PRESS:  Republicans want to win so badly, I think they are going to decide he‘s their only shot and go for him and hold their nose.

CARLSON:  We will find out.  It will change the party forever.

Elizabeth Edwards takes aim at Hillary Clinton yet again.  The question is, who is running against Hillary, Elizabeth or that guy she‘s married to?
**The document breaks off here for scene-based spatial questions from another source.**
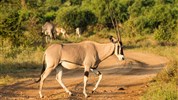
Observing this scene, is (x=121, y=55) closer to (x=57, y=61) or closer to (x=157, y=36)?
(x=57, y=61)

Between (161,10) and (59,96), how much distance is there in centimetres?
3425

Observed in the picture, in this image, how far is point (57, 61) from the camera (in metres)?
12.6

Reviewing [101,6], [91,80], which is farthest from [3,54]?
[101,6]

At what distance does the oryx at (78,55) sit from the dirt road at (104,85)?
66 cm

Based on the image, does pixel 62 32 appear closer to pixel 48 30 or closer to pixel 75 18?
pixel 75 18

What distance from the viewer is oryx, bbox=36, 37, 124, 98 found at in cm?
1264

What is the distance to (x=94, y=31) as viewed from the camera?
49.4m

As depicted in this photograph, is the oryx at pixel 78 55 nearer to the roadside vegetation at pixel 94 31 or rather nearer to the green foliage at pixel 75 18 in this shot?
the roadside vegetation at pixel 94 31

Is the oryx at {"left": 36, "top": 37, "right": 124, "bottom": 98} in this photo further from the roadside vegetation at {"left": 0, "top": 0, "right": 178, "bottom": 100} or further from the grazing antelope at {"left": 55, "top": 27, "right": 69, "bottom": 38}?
the grazing antelope at {"left": 55, "top": 27, "right": 69, "bottom": 38}

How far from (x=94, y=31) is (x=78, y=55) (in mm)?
36728

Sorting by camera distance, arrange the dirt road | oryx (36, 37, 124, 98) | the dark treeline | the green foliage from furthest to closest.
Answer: the green foliage < the dark treeline < the dirt road < oryx (36, 37, 124, 98)

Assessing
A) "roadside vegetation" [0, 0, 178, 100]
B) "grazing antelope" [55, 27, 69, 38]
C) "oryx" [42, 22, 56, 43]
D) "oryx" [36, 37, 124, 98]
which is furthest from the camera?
"grazing antelope" [55, 27, 69, 38]

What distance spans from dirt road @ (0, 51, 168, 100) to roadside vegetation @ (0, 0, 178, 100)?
67cm

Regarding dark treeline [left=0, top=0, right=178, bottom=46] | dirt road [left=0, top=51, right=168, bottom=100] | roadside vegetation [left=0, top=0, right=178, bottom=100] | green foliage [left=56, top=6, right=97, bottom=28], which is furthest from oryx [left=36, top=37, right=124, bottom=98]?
green foliage [left=56, top=6, right=97, bottom=28]
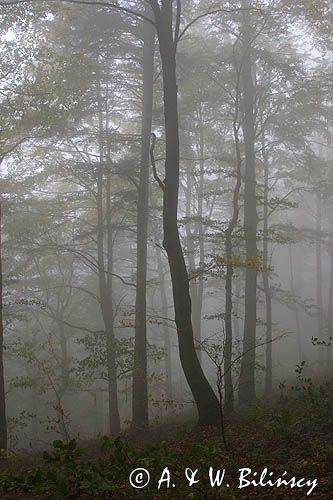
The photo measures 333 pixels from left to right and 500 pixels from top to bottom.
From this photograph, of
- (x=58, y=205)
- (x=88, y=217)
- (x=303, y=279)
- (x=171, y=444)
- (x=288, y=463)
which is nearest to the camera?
(x=288, y=463)

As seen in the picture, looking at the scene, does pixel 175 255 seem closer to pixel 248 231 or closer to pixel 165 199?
pixel 165 199

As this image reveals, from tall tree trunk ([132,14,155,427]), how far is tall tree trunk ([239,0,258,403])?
257 centimetres

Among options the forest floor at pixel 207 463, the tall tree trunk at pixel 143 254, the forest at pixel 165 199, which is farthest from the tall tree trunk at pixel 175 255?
the tall tree trunk at pixel 143 254

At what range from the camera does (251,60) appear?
14.0m

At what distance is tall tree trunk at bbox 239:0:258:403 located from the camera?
12445 millimetres

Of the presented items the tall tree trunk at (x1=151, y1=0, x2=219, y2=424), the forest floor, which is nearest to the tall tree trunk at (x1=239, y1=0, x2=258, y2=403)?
the forest floor

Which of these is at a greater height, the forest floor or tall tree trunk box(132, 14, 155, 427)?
tall tree trunk box(132, 14, 155, 427)

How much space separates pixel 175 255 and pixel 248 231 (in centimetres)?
473

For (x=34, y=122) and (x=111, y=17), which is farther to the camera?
(x=111, y=17)

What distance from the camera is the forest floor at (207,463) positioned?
160 inches

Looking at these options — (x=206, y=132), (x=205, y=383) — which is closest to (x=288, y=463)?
(x=205, y=383)

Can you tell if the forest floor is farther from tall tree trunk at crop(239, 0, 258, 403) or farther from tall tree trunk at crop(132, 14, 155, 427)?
tall tree trunk at crop(239, 0, 258, 403)

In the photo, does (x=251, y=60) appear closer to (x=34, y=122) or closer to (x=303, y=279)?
(x=34, y=122)

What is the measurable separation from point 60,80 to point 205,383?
297 inches
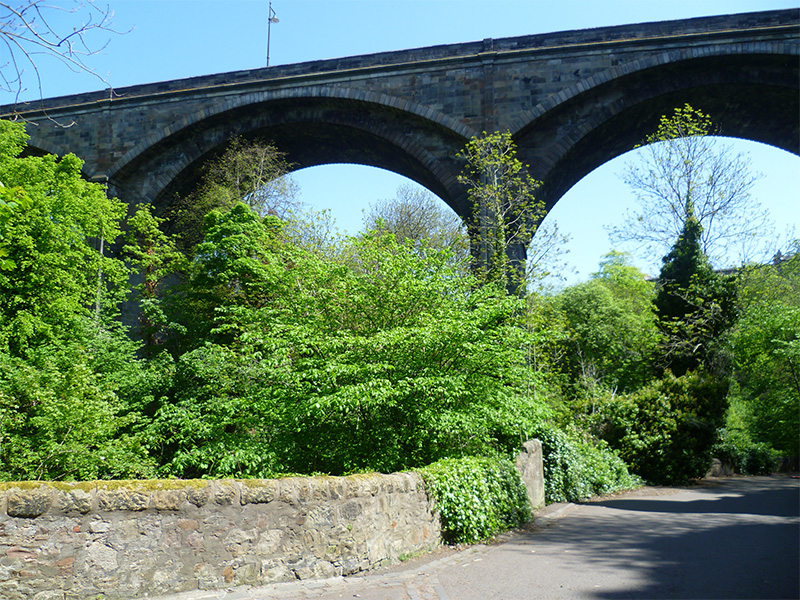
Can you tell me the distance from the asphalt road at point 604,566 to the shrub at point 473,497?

Plus a man takes a 25,000 mile motorcycle ride from California to South America but his trips turns into a nightmare.  We‘ve got the story on him just ahead.

(COMMERCIAL BREAK)

(MARKET REPORT)

CARLSON:  Provocative details of Bill Salmon‘s new book, “The Evangelical President,” continued to leak today.  After learning yesterday that President Bush believes Hillary Clinton will be the Democratic nominee next year, readers of Mr. Salmon‘s column learned today that the president has been quietly advising Democratic presidential contenders about their Iraq policy.  Through his aides, Salmon reports, the president has counseled Hillary Clinton, among other leading Democrats, not to box themselves in with promises of a complete troop withdrawal. 

According to the White House, anyway, Democrats have been receptive to that message.  Surprised?  Joining us again, associate editor of “The Hill,” A.B. Stoddard and nationally syndicated radio talk show host, all-around great guy Bill Press.  A.B., you have to wonder, if it‘s not true, as far as I know as of 6:33 p.m. Eastern time, no Democratic campaign has come out denying that it has received advice from the president or denying that, you know, they listened to that advise. 

I believe this, do you? 

STODDARD:  The way this town works—I mean, the way advice has been going through channels and everything, it‘s not—I don‘t think it‘s exactly the way he‘s painting it.  I also think that he‘s just trying to—

CARLSON:  He being the president? 

STODDARD:  Just trying to stir up trouble.  Generally speaking about -

this is how I would advise them and everything.  He hears what she‘s saying.  She‘s primary campaign candidate one day.  She‘s general election candidate the next.  She straddles it on the war.  Many of his comments, he‘s right, to certain extent.  You know, run against the president, but don‘t box yourself in on the war. 

CARLSON:  Right. 

STODDARD:  But does it mean that Josh Bolten is on the phone with her? 

I‘m not buying it. 

CARLSON:  Mrs. Clinton clearly has taken his advice, or maybe they just believe the same thing.  She was out this weekend on the Sunday shows saying, I‘m not going to withdraw all of the troops from Iraq.  We are going to keep a ton of people there to fight al Qaeda and protect our men and women at the U.S. embassy there. 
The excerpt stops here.